Jesús permitió que las ideas planearan sobre mi corazón. Después, pausadamente, fue descendiendo...


—El Padre (no Yavé) no lleva las cuentas. Te lo dije: confía. Ahora estáis ciegos, pero algún día se hará la luz en vuestras inteligencias. Todo obedece a un orden, incluida la maldad.


La palabra «orden» se propagó solemne en mi interior. Aquello era nuevo para mí. Demasiado nuevo...


—Lo sabes muy bien, Jasón. La enfermedad no es un castigo divino. Su origen es otro. La enfermedad sólo existe en los mundos materiales. Forma parte del proceso natural. Pero ¿cómo explicárselo a estos pequeñuelos? .-podríais hacerlo vosotros?


—Necesitan tiempo —murmuré con tristeza.


—Y vosotros también... Confía, querido amigo. Sólo se os pide eso: confianza. En el amor no hay resquicios.


—Entonces, Yavé... ¿quién es?


—Di mejor quién fue...


Esperé, intrigado. El Maestro se perdió en el flamear de las llamas y así permaneció durante un tiempo que se me antojó interminable. Me arrepentí de la pregunta. Quizá no era oportuna. Finalmente, regresando a mí, sentenció:


—Éste es otro momento en el que mis palabras sólo pueden aproximarse a tu realidad. Digamos que fue un «instrumento»...
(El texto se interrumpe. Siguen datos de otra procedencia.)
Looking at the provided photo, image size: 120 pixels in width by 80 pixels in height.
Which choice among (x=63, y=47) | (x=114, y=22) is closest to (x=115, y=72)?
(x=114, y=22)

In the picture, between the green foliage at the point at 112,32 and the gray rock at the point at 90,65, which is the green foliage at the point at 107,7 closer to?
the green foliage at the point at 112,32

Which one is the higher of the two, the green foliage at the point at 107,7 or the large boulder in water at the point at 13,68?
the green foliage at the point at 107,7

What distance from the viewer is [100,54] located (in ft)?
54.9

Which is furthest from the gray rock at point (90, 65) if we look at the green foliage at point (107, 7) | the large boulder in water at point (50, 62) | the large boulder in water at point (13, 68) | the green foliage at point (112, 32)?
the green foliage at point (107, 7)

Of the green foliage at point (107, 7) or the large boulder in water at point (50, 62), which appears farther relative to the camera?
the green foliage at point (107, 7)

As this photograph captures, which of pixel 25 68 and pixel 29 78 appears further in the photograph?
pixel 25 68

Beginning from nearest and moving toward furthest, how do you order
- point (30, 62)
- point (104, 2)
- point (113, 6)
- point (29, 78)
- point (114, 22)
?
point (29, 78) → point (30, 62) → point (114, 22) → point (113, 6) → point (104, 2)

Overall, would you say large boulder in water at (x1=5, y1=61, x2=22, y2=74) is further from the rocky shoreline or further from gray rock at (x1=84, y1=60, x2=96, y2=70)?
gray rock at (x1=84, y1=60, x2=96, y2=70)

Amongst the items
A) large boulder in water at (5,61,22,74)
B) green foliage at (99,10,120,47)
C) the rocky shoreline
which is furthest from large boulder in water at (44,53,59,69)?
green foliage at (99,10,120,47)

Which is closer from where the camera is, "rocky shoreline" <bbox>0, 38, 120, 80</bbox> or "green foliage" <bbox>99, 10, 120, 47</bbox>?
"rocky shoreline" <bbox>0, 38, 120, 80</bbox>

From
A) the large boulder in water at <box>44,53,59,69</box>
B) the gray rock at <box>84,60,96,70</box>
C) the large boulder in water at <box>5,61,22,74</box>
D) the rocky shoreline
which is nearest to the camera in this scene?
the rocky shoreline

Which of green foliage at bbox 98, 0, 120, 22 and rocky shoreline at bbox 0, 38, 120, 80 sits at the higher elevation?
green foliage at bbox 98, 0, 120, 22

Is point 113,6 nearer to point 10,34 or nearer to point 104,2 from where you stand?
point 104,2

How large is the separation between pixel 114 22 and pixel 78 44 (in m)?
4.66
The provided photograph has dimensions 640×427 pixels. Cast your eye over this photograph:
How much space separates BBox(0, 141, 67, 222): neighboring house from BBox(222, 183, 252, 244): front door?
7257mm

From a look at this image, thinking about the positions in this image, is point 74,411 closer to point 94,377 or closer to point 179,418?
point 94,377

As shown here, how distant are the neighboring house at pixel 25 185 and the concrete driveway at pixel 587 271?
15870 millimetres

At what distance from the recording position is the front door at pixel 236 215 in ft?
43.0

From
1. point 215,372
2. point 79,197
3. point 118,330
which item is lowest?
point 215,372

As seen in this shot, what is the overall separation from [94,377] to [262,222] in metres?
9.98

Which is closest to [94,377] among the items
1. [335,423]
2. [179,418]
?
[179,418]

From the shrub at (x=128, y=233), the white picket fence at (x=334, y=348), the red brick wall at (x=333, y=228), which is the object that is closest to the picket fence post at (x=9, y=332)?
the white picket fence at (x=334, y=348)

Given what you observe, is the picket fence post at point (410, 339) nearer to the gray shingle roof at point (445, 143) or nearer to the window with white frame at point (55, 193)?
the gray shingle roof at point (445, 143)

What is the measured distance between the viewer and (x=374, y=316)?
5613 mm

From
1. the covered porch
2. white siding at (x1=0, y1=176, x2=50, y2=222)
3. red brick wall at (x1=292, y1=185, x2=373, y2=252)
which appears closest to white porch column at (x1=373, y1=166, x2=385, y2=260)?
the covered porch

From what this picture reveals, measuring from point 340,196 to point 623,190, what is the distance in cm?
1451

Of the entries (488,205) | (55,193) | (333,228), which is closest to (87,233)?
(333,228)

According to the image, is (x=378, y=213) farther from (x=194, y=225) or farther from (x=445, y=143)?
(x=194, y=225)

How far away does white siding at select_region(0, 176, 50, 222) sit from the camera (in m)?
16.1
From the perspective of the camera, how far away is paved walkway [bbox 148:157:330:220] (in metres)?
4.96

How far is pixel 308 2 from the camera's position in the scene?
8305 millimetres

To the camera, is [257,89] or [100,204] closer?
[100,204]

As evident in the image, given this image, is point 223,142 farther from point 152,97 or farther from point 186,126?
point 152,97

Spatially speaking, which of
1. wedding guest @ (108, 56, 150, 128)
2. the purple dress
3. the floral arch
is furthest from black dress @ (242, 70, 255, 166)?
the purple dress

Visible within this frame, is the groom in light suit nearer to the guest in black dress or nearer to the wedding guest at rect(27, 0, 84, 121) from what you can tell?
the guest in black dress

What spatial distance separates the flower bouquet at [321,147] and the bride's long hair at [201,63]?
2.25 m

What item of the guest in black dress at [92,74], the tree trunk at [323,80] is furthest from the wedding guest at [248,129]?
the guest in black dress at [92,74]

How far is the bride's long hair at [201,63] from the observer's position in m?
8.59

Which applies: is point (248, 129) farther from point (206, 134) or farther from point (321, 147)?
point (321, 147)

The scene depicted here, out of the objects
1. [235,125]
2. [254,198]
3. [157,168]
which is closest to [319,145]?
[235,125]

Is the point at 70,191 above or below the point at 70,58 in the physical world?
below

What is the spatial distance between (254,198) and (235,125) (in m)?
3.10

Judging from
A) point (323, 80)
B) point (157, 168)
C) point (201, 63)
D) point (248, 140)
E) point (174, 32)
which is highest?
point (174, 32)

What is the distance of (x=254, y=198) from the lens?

—¿Quieres decir que no era Dios?


No respondió. Su mirada buscó de nuevo los rojos de la hoguera y quien esto escribe creyó «leer» en el silencio.


—¿Por qué tanta confusión?


El Maestro volvió a negar con la cabeza. En parte comprendí su impotencia a la hora de transmitir ideas.


—Te lo he dicho. Todo obedece a un orden. Nada es casual. Lo que tú estimas como confusión es falta de perspectiva. Acabas de ser imaginado por Él. Acabas de aparecer como criatura mortal. Todo te parece confuso. Eres un recién llegado. Confía y recibirás la información..., en el momento adecuado.


Éstos conciben a Dios como un juez y creen que el ideal es la total sumisión a los preceptos. 


La justicia divina (para ellos) es algo lógico. En el futuro, gracias a mensajeros como tú, eso cambiará. El mundo recordará mis palabras. Reconocerá el verdadero rostro de ese Dios-Padre y, sencillamente, lo buscará...


—Un momento —lo interrumpí—, ¿estás diciendo que algún día, en el futuro, la justicia divina desaparecerá? No es fácil concebir a un Dios sin justicia...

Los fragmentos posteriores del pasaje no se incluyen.